WHAT THE EXERCISE ASKS:
Answer these questions about the blog post on PBL:
(a) On what day was the learning issues presentation held?
(b) On what site did the group member ask others not to post her mechanism?
(c) In the first comment by Winson Kang, where does the commenter say the same thing happens all the time?

TEXT BLOCK:
Eerm, so I have rambled for too long, let me get into the point. So it was on Friday that we had our learning issues presentation and everyone was trying their best to get the better of others' ass. Humiliation is not a virtue in PBL, impression and flamboyance is. There came a time when a group member rose and presented her meticulous mechanism on the whiteboard. It's basically about the neurological control of respiration with those never-heard-before words like Lower Pontine Reticular Formation, Nuclues of Tractus Solitarius, Pneumotaxic centre etc, and they were covered in our lecture just the day before the PBL. So she went on and constructed her own mechanism from the disorganized lecture notes and presented it impressively.

I admit that I had been impressed by her performance until the moment of truth - she went back to her seat and said, "Eeerm, can we keep this mechanism among ourselves? Don't post it on TopClass because others can leech it."


What's the rationale of keeping good things to ourselves when the point of PBL itself is to share? What is knowledge without sharing? We aren't even comparing among PBL groups, the notes are just for personal reference. I understand that you might have spent hours in constructing this mechanism, but for goodness' sake, do you lose anything by sharing with others? Has our malignant kiasuism deteriorated to such a state that we disadvantage others to our own advantage?

Now those are the same people who told everyone that they wanted to be a doctor to save life. Oh yeahh, oh yeahh.... Save your patients' lives, don't care about the others' patients, ya?


hL said...

wah... all i can say is "wah..." how can? hopefully, u won't turn out like tht in the future. :-P

Winson Kang said...

Yes, i couldn't agree more with you. Unfortunately, the same thing happens all the time in my Uni as well. Well, i guess it's part of human's nature, just a small part of it, and the rest would be the personality and the effect of environment, in this case, the tough academic environment. All these sometimes make someone lose of focus on the purpose of doing something. Well, if someone has found something that's useful, giving it away to someone else takes nothing away from that someone, right? :-)

Winson Kang said...

oops, should be lose focus! paiseh.

renjie said...

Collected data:

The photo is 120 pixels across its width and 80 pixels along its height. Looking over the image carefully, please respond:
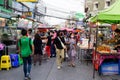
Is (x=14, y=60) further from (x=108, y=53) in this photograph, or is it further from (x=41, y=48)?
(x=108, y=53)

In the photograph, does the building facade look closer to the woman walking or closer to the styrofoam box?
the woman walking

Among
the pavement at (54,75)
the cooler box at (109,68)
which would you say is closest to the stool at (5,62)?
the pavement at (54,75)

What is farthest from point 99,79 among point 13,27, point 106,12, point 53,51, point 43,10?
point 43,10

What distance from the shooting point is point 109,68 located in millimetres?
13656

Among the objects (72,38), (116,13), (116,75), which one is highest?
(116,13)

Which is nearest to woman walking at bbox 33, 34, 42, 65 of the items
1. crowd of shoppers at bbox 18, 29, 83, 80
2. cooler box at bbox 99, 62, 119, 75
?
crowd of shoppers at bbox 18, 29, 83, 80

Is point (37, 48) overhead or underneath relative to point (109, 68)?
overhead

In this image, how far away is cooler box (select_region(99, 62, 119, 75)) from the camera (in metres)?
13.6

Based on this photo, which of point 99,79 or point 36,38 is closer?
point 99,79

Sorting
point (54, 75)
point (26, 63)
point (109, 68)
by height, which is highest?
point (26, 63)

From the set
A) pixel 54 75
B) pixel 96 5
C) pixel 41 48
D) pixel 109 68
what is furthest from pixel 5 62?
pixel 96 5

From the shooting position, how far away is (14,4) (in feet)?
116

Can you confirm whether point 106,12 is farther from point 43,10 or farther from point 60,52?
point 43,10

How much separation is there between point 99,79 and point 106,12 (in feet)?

SOLUTION BELOW:
(a) Friday
(b) TopClass
(c) In the commenter's Uni